What a waste of time. Time the littlest one at this base did not have.
It was kill or be killed, and she did not think he knew how to avoid being killed.
The Important Child was soft. Not hard, like her. He had a small creature he snuck out to feed and pet every night. The girl was always a lookout for him. He was not supposed to have the small animal. He already had a very large animal, and that was supposed to be it.
The Important Child made cooing noises and other mouth sounds at his small animal. The girl stood with her back against one of the pillars and watched. The creature was getting bigger. It was the size of two of the Important Child’s hands now. No longer small enough to squish underfoot.
That was good. It was soft, too. The girl thought she liked soft things, despite how easily killable they were.
She shouldn’t be around them. She was danger, and cutting, and harshness. But the Important Man thought it was good when she was dangerous to other dangers. So she was allowed to protect this one soft thing, the Important Child.
Maybe she would go with him on his missions. So he would stay safe. She did that with the Important Woman, sometimes. She went with the Important Child to his classes. To feed the small animal. To meals and meeting with others. To the room where he slept at night, so she could stand guard in there and watch for dangers.

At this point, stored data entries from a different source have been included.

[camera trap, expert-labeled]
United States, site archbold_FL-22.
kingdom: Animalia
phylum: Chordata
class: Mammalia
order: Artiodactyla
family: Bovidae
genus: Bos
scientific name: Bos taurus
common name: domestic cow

Soft things like the Important Child wouldn’t be able to handle dangers on their own. That was why dangerous things like the girl had to exist.

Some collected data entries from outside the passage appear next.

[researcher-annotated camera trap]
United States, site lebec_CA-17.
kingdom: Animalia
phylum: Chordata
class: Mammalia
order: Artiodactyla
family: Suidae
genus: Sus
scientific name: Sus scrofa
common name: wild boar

The Important Child was important. She was not.
Soon enough, the sun was setting, and the Important Child stood and left the stables. His large animal was there too, but he had already lavished attention on it when he first arrived. The girl followed two paces behind him.

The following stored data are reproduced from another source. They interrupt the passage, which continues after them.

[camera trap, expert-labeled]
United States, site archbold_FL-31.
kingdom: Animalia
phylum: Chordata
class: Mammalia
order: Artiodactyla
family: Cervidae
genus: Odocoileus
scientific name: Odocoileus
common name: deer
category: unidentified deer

The Important Child returned to his sleeping room, and the girl took up her post. Back straight, legs apart, hands down by her sides. By her weapons.
She never used her weapons. There was no point. She would never kill someone again. The Important Man did that. She simply… took out threats and delivered them to him.
She knew that…
She knew it was just as bad. But. She wasn’t sure what other options there were. She would end herself, so no one else would become empty because of her, but then who would watch out for the Important Child?
So she was alive. And others weren’t.
She knew that every time the Important Man killed someone, it was on her. He would be dead many times over by now if she hadn’t been protecting him. Protecting him, killing for him, allowing him to go on and kill even more.
All her fault.
She caught a glimpse of her own face on the shiny thing across the room. She usually looked away, but…
She looked like that boy. She looked a lot like that boy. In the eyes, the set of the jaw. Their same dark hair. The tilt of their eyebrows, the fullness of their lips.
There were plenty of other people who had similar traits to her. She knew this. But this was… more. She had never met someone who looked so much like her. Exactly like her. A copy, but as a boy.
She hadn’t known that was possible. For two strangers to look so much like each other.
But then, there was a lot she didn’t know.